SUPPLIED RECORDS:
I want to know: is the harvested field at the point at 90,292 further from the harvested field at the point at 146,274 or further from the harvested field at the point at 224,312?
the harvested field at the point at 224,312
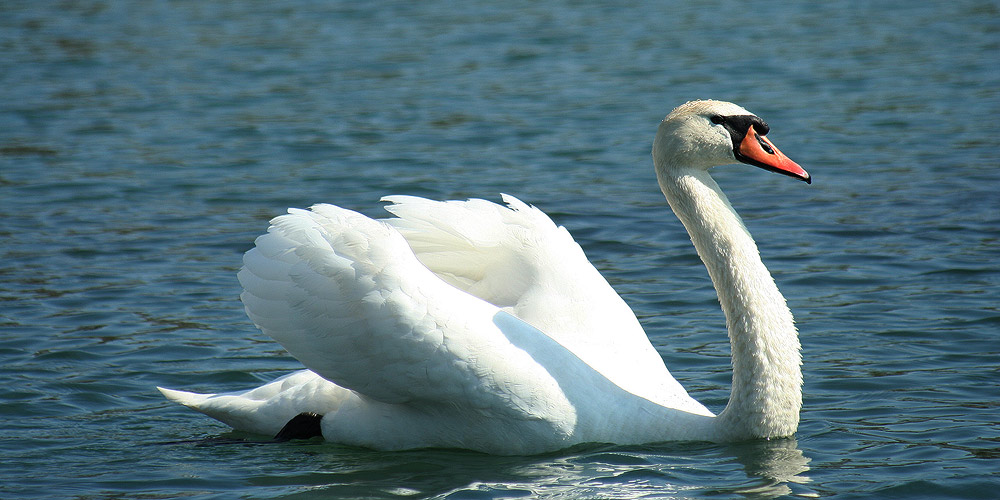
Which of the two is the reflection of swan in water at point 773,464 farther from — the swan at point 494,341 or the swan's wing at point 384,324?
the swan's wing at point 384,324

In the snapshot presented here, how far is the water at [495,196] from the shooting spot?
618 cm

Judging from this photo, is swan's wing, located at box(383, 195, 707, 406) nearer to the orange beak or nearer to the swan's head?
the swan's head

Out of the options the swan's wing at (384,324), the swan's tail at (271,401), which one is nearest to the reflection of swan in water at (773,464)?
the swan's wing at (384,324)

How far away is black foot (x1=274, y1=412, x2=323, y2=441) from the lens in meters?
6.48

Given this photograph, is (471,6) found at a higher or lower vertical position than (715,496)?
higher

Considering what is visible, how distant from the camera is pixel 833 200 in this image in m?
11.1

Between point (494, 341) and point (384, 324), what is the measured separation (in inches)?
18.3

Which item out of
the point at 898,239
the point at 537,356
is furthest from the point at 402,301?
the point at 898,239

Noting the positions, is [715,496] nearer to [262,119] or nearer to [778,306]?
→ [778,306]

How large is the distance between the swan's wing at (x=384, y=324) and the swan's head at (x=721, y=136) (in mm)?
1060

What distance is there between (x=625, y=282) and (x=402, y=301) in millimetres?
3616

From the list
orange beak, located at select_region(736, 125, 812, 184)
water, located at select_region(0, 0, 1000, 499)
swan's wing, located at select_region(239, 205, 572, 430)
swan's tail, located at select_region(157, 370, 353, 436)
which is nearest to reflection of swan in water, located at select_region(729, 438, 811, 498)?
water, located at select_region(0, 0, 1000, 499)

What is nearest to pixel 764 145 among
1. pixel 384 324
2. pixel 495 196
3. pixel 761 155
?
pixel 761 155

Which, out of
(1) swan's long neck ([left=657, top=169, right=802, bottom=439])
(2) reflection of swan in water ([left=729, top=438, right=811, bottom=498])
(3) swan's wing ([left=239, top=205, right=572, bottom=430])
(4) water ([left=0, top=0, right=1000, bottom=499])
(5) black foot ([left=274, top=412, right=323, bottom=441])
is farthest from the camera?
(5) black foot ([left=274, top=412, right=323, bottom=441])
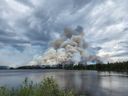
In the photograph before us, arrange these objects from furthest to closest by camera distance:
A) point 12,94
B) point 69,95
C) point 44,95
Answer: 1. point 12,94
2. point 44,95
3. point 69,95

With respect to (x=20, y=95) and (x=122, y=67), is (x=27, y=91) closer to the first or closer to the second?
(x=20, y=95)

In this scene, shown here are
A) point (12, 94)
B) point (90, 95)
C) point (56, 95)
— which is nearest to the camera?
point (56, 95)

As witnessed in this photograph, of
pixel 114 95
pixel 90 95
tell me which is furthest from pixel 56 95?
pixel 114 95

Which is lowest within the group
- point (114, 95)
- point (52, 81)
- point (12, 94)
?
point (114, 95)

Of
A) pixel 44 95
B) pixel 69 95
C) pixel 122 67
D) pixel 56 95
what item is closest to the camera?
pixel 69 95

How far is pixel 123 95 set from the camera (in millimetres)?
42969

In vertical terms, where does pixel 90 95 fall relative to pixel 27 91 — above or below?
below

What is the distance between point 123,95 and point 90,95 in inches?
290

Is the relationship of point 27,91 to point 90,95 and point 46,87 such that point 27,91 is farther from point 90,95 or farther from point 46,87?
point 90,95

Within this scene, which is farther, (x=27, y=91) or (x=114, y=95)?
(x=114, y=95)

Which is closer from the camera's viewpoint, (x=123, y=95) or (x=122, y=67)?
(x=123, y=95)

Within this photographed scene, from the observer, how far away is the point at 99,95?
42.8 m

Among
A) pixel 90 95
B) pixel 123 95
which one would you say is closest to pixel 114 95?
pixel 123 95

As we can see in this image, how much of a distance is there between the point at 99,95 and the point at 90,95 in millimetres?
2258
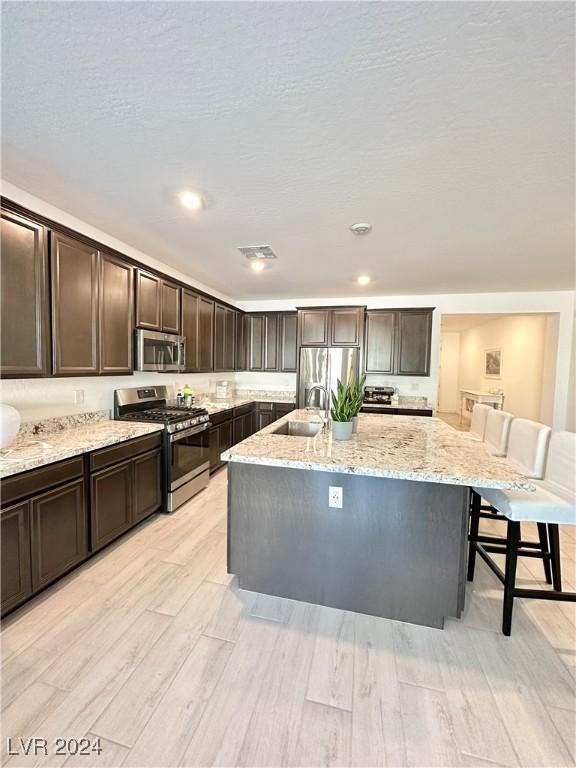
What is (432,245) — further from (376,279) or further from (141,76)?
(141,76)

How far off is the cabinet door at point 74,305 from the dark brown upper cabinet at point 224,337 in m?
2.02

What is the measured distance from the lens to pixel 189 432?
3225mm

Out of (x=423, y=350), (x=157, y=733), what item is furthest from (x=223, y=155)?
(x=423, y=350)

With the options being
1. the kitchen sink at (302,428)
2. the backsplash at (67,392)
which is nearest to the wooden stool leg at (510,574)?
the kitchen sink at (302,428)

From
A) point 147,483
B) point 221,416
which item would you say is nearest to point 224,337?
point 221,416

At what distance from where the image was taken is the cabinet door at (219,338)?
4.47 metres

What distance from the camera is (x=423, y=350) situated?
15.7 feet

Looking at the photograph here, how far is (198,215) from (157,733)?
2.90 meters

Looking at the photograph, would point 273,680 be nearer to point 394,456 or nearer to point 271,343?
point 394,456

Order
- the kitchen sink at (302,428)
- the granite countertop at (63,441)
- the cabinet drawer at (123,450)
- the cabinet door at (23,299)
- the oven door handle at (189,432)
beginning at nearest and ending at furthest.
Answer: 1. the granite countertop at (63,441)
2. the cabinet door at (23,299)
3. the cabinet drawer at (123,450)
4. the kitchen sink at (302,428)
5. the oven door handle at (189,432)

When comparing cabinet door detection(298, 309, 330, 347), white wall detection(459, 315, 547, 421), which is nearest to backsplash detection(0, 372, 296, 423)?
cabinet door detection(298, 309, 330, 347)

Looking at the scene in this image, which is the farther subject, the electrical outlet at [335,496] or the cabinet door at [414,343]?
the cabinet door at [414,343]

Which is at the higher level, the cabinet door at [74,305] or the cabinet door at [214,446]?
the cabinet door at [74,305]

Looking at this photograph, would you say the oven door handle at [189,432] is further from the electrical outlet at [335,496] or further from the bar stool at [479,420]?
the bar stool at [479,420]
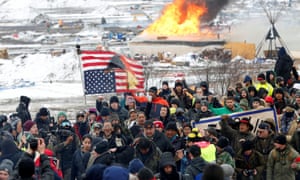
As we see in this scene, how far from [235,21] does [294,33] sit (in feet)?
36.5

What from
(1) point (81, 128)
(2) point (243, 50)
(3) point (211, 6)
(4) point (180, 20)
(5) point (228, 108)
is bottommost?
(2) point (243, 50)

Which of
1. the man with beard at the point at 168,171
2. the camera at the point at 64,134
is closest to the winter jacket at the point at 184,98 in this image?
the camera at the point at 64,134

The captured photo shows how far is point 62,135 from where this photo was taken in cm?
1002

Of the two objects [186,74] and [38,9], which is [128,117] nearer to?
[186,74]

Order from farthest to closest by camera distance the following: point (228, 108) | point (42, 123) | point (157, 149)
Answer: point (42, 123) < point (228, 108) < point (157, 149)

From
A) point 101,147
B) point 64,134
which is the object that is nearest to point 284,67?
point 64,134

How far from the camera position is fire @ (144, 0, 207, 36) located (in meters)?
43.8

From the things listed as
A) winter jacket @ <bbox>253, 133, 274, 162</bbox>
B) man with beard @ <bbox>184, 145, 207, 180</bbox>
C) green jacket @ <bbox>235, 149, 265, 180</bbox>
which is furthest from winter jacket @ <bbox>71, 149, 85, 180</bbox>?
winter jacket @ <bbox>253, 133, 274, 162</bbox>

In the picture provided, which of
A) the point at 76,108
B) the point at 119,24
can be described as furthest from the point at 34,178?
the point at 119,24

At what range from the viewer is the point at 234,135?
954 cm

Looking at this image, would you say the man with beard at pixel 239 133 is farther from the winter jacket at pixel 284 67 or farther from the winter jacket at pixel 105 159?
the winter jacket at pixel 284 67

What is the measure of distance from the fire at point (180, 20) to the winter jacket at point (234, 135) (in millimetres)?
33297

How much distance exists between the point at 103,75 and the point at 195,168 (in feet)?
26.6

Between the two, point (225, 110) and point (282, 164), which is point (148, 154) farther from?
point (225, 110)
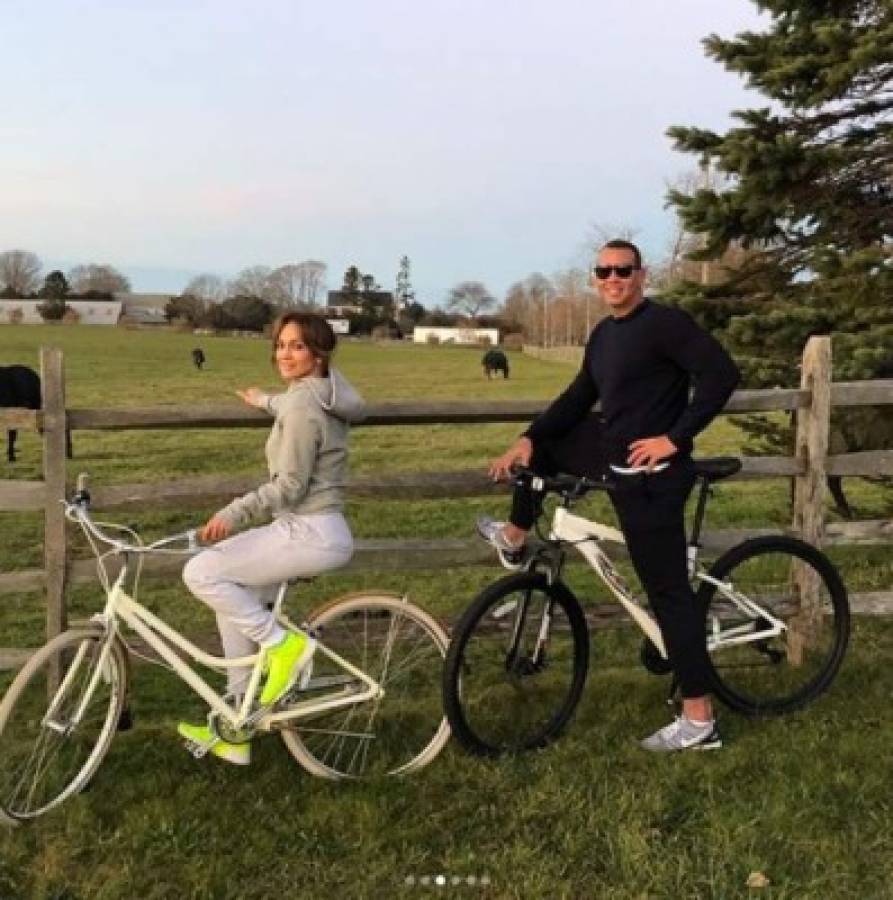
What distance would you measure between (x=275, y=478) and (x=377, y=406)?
---
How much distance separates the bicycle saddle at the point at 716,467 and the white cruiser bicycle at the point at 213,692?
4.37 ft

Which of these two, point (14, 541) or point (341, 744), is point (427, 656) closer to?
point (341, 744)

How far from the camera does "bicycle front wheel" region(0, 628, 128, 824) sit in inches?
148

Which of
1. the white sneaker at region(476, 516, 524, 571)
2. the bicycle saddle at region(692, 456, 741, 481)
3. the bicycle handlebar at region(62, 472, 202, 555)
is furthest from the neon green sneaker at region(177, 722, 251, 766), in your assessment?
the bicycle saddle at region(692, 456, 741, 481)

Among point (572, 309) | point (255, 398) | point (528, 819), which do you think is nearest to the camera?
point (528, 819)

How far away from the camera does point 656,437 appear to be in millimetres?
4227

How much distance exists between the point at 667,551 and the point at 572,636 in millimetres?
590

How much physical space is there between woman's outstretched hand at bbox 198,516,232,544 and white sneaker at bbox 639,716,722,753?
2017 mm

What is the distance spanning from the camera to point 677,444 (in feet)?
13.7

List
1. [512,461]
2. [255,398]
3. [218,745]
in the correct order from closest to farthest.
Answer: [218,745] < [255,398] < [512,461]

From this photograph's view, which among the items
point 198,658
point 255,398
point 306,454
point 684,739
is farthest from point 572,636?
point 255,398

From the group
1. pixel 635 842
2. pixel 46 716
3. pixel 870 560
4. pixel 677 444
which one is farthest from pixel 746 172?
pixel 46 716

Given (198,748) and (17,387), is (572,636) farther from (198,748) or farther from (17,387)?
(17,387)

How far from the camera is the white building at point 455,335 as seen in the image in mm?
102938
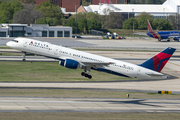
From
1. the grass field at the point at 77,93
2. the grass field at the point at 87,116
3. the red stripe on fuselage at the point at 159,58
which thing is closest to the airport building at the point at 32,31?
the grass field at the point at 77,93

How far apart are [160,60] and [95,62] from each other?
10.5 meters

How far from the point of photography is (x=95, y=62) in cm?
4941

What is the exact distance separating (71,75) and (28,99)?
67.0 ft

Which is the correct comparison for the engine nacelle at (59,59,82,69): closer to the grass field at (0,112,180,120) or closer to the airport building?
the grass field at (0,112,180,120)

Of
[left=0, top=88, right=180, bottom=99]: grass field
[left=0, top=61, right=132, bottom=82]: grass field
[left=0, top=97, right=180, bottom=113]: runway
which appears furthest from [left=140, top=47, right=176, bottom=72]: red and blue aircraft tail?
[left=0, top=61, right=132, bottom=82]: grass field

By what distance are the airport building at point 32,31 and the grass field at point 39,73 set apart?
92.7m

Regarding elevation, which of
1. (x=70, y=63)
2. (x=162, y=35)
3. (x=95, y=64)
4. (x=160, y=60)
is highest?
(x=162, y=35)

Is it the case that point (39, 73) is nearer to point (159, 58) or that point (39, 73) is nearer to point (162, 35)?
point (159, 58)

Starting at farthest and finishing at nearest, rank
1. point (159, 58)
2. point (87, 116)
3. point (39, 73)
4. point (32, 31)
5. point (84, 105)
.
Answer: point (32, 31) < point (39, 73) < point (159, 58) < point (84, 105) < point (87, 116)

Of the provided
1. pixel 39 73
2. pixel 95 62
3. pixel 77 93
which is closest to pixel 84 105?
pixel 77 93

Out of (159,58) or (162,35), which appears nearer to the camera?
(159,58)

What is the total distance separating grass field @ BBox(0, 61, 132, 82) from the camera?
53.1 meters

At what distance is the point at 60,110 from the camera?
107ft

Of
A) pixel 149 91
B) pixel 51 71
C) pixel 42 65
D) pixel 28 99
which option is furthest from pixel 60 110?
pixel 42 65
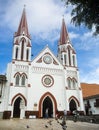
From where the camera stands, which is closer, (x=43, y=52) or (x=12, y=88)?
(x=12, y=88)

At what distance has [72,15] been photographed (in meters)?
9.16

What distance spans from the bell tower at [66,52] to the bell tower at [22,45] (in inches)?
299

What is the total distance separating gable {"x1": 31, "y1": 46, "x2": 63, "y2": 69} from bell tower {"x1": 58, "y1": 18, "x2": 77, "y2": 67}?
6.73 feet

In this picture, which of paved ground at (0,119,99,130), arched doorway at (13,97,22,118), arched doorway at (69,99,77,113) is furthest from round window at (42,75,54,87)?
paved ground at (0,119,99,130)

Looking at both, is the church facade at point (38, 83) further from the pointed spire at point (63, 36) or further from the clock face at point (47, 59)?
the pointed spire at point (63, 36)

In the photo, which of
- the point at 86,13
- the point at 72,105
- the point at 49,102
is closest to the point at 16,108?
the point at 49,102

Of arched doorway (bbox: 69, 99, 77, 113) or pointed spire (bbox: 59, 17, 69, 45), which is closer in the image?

TO BE DONE:
Return, unchanged, every line of the material above that contains the word "sink".

COMPLETE RESPONSE:
1. the kitchen sink at (302,428)
the kitchen sink at (302,428)
- the kitchen sink at (302,428)
4. the kitchen sink at (302,428)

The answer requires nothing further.